Methods: This meta-analysis study was done in 2021 using a random-effects model. Data were collected from January 2000 to June 21, 2021, from PubMed, Web of Science, Scopus, Magiran, SID databases and Google Scholar search engine. The data were analyzed using CMA software (Version 2.2.064, the US, Biostate Company).
Results: 18 articles were retrieved. The total prevalence rate of depression in Iranian nurses was 12 % [95 % CI= 8.03-17.10]. The highest prevalence rate of depression among nurses was 40.90 % [95 % CI= 32.60-49.70] in Razavi Khorasan, in 2020, and the lowest prevalence rate was 1.70 % [95 % CI= 0.06-4.40] in Lorestan, in 2017. A significant statistical correlation was observed between the prevalence of depression, the sample size, and the work experience (P-value< 0.05). Moreover, we found that the highest rate of depression was based on BDI (Beck's Depression Inventory) questionnaire, and the eastern region of Iran.
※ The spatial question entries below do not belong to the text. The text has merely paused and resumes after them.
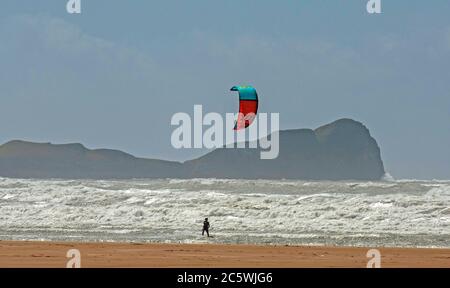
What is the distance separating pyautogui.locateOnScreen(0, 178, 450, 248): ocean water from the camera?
28.4 metres

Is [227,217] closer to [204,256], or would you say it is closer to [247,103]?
[247,103]

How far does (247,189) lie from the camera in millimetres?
54781

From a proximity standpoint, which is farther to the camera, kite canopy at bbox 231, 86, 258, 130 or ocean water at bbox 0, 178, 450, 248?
kite canopy at bbox 231, 86, 258, 130

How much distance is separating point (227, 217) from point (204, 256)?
46.8 feet

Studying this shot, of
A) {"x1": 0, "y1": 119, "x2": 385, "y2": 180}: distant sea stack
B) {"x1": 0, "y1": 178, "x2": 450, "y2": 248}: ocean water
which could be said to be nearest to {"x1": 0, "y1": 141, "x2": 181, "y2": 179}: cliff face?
{"x1": 0, "y1": 119, "x2": 385, "y2": 180}: distant sea stack

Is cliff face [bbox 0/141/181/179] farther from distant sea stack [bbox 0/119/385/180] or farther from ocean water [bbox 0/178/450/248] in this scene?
ocean water [bbox 0/178/450/248]

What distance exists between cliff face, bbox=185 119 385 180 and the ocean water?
392 ft

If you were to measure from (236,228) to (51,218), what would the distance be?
26.6 ft

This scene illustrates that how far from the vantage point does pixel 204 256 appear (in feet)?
72.3

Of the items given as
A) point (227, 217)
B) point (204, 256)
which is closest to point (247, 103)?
point (227, 217)

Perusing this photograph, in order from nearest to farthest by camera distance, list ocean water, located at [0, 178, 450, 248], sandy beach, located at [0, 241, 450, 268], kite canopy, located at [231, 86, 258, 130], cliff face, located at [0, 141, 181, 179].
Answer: sandy beach, located at [0, 241, 450, 268] < ocean water, located at [0, 178, 450, 248] < kite canopy, located at [231, 86, 258, 130] < cliff face, located at [0, 141, 181, 179]

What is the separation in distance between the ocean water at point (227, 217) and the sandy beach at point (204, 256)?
2.32 meters
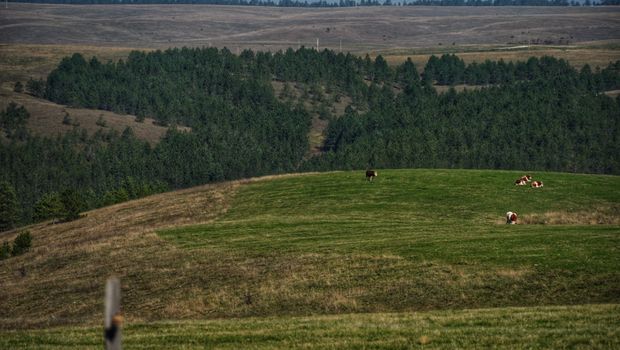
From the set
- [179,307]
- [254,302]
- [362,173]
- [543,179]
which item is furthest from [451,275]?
[362,173]

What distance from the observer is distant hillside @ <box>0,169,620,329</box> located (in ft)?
113

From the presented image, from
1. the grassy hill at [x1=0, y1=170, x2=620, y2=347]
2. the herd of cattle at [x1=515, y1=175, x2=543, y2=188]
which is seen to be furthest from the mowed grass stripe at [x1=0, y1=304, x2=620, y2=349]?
the herd of cattle at [x1=515, y1=175, x2=543, y2=188]

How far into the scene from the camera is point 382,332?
82.6 feet

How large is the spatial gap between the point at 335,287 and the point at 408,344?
1364cm

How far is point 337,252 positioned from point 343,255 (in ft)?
3.81

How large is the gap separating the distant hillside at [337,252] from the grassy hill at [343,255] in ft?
0.39

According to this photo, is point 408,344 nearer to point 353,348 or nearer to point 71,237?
point 353,348

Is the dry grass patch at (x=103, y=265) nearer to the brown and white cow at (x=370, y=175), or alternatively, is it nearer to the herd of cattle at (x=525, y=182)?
the brown and white cow at (x=370, y=175)

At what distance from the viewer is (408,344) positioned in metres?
23.2

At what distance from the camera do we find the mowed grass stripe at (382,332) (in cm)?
2322

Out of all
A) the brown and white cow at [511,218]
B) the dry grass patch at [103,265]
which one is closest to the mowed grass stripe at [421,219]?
the brown and white cow at [511,218]

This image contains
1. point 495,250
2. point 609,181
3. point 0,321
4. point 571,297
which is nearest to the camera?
point 571,297

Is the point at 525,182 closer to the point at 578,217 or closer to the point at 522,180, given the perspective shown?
the point at 522,180

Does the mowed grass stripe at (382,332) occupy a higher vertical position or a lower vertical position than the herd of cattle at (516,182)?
higher
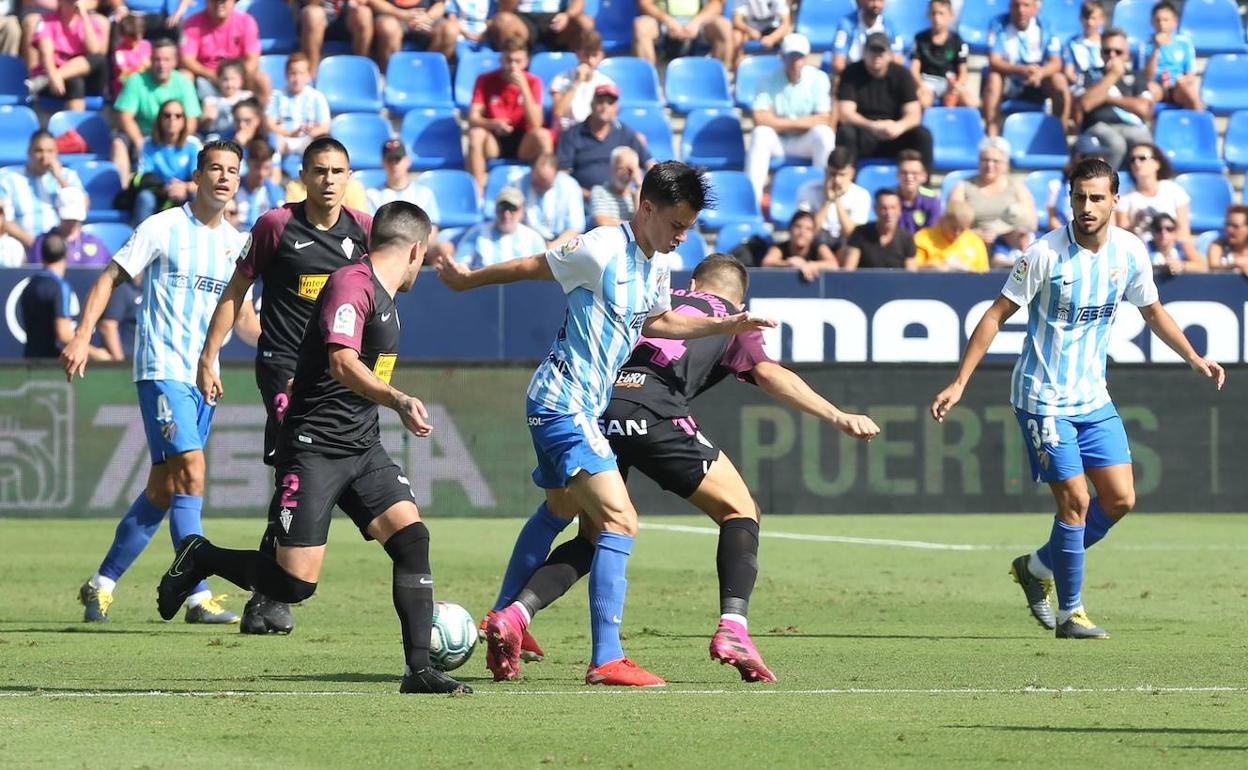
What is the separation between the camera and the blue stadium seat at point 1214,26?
75.3 ft

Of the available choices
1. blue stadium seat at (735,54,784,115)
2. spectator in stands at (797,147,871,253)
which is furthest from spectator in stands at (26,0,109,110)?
spectator in stands at (797,147,871,253)

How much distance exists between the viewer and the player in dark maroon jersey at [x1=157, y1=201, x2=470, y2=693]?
275 inches

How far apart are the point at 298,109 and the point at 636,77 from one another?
3.72m

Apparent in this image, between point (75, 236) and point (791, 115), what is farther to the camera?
point (791, 115)

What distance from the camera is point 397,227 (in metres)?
7.03

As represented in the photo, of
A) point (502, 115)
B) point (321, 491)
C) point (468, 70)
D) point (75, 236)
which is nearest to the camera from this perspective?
point (321, 491)

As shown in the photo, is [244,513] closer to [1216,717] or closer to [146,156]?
[146,156]

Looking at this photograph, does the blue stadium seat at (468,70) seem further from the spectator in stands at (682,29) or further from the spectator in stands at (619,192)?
the spectator in stands at (619,192)

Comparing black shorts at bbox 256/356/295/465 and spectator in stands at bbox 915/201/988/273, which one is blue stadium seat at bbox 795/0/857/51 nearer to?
spectator in stands at bbox 915/201/988/273

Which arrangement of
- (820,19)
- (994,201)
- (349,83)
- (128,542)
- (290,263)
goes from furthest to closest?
1. (820,19)
2. (349,83)
3. (994,201)
4. (128,542)
5. (290,263)

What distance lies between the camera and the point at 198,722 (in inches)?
249

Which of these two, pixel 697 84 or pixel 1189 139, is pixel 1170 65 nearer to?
pixel 1189 139

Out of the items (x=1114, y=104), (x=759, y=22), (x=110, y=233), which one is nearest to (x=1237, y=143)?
(x=1114, y=104)

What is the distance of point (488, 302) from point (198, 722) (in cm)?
1127
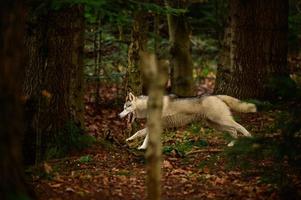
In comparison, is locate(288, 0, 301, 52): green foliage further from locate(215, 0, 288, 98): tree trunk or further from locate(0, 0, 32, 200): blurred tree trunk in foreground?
locate(0, 0, 32, 200): blurred tree trunk in foreground

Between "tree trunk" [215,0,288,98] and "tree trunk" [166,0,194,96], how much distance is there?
11.6ft

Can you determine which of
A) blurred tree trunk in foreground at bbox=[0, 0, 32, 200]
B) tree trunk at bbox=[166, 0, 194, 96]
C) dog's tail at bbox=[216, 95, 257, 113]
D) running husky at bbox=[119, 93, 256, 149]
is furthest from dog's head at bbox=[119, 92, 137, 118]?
blurred tree trunk in foreground at bbox=[0, 0, 32, 200]

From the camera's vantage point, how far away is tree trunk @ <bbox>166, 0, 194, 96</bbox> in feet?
Answer: 61.5

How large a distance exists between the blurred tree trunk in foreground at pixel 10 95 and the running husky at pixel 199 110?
Answer: 5683mm

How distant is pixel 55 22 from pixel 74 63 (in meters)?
0.95

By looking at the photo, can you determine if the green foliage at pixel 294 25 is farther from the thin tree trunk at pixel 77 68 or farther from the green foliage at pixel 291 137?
the green foliage at pixel 291 137

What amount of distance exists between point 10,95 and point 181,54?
13315mm

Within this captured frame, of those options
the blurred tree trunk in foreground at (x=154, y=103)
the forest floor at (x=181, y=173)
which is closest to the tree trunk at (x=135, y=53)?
the forest floor at (x=181, y=173)

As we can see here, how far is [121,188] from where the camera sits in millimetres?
8820

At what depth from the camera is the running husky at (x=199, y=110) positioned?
1195cm

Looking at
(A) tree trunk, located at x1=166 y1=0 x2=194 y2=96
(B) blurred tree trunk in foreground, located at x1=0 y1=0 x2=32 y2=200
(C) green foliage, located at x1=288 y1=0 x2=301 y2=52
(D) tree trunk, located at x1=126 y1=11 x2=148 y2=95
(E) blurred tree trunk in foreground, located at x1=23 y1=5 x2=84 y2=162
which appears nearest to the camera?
(B) blurred tree trunk in foreground, located at x1=0 y1=0 x2=32 y2=200

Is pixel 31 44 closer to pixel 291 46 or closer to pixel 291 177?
pixel 291 177

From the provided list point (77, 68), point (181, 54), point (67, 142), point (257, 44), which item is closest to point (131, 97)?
point (77, 68)

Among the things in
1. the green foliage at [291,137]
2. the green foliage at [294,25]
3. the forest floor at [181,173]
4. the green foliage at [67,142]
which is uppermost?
the green foliage at [294,25]
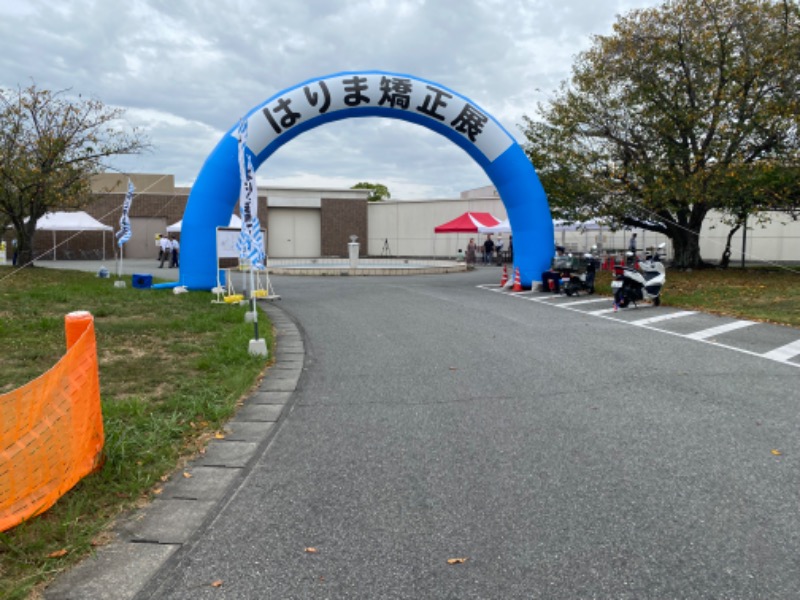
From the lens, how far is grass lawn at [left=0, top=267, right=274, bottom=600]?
3.04 meters

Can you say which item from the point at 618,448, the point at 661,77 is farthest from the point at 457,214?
the point at 618,448

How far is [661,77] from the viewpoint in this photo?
19188mm

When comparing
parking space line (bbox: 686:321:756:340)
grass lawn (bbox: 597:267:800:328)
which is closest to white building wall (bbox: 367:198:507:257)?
grass lawn (bbox: 597:267:800:328)

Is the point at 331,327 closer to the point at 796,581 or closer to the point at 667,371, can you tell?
the point at 667,371

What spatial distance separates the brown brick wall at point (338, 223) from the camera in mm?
42656

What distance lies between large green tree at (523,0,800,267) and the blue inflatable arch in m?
3.38

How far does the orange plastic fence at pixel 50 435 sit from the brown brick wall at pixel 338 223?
3883 centimetres

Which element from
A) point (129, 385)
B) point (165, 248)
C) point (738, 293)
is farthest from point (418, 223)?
point (129, 385)

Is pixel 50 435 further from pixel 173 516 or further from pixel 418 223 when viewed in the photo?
pixel 418 223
Conclusion: According to the results, depression has prevailed among one tenth of the Iranian nurses. The finding of this study can help improve the decision- making process for treating depression in Iranian nurses.
                                                                                                              
Key words: Depression, Nurse, Prevalence, Iran, Meta-analysis
Introduction
Hospital is a very complex social organization, which using equipment and human resources, has a vital role in maintaining and enhancing the community's health. It is a key sign of a civilized society, and a place where people with different specialties use various, complex medical and paramedical equipment to help their fellow citizens. The primary purpose of the hospital is to meet society's health requirements efficiently. Therefore, hospitals must pursue health-related, medical, educational, and research goals to provide optimal diagnostic and therapeutic care to patients (1). Health care staff has constant contact with patients and clients during the day. The interplay of these factors increases mental stress on the health care professionals, such as the nursing staff (2).  In Iran, about 80 percent of the health care staff is nurses. Nurses are in constant contact with patients and those having incurable diseases; therefore, their job is categorized among stressful jobs (3). Out of 130 occupations surveyed, nursing is listed 27th due to mental health and stress problems (4).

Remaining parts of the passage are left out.